SELECTED EXCERPT:
- - - -

I've spent a little time looking at some example Pipes as well as
going through a tutorial and I my question is which are the most
common transformations that are used.
It seems to me the transformations I've seen that look like they're
used most commonly are:
sort by (some attribute)
select by (some attribute)
truncate by (number of entries)
Any others that people see in common use?
- Serge
Can you give examples of "ifs". Is an if like a filter?
My implementation questions are mainly around the filters and some of the sorts.
- Serge
I've since found the documentation:
http://pipes.yahoo.com/pipes/docs?doc=modules
This maps basically onto what I thought...
Pipes seems to (and people can correct me if I'm wrong, map generally
into a set of records with a set of key:value pairs, with the
possibility to loop through the key:val pairs deeper if necessary.
> As for implementation... Here's my take on it.
>
> Filters end up being very simple. For each record, if they meet some
> condition, pass it on. If not, throw it away.
Yes, the trick is particular data types need some special attention.
For example, let's say I have two data sources, one is a CSV file with
the date as an ISO 8601 format and an RSS 2.0 feed with the date in
RFC822 format. You want to be able to say "newer" on both date
formats, so you can't simply treat them as text.
Similarly you may want to work with geo-encoded data and say "Inside
this box" or "Outside this polygon". This means you need to have an
internal representation of this new data type.
Or may not... I may be over-thinking this.
Having not worked with Pipes before, I'm getting my head around the
problem space.

- - - -

INFORMATION SHOWN:
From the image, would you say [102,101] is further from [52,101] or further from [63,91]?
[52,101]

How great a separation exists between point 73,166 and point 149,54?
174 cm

- - - -

SHORT EXERCISE A: In the Yahoo Pipes forum thread, what date format does the RSS 2.0 feed use in the example of two data sources?
SHORT EXERCISE B: Resume the Yahoo Pipes forum thread, picking up right after its final sentence.
The lines above are separate material and have no connection to the Yahoo Pipes forum thread.

EXERCISE RESULT A: RFC822 format.

EXERCISE RESULT B:
- Serge
> A better solution, in my opinion, is to provide transformers to rename
> keys & reformat data, and make it the responsibility of the person
> designing the pipe flow. If they wanted to compare dates from two
> different data sources, they would be responsible for inserting a
> "dateParser" transformer component to normalize the data before
> feeding it to the comparator transformer.
I've thought of this problem a little too. Here's my take:
I think ultimately we want to be always oriented toward the output.
Everything up to the output is "necessary work" to arrive at the
output.
That said, I think the easiest way to achieve this would be a
transformer that does associations between key names.
Some data begs to be normalized- time, I think, is one of them. But
other data is going to be so difficult to manage that it
but it seems overall easier to solve with a transformation of
"associations" where you'd provide a mapping between the keys in one
pipe input and that of another, but you'd just have
'pubDate' -> 'publication_date'
How does Pipes handle this BTW?
I don't know how often this problem will actually come up in real life
either, so I'm less hesitant to try to solve it in an elegant way (vs
data types, which I feel aught to be supported).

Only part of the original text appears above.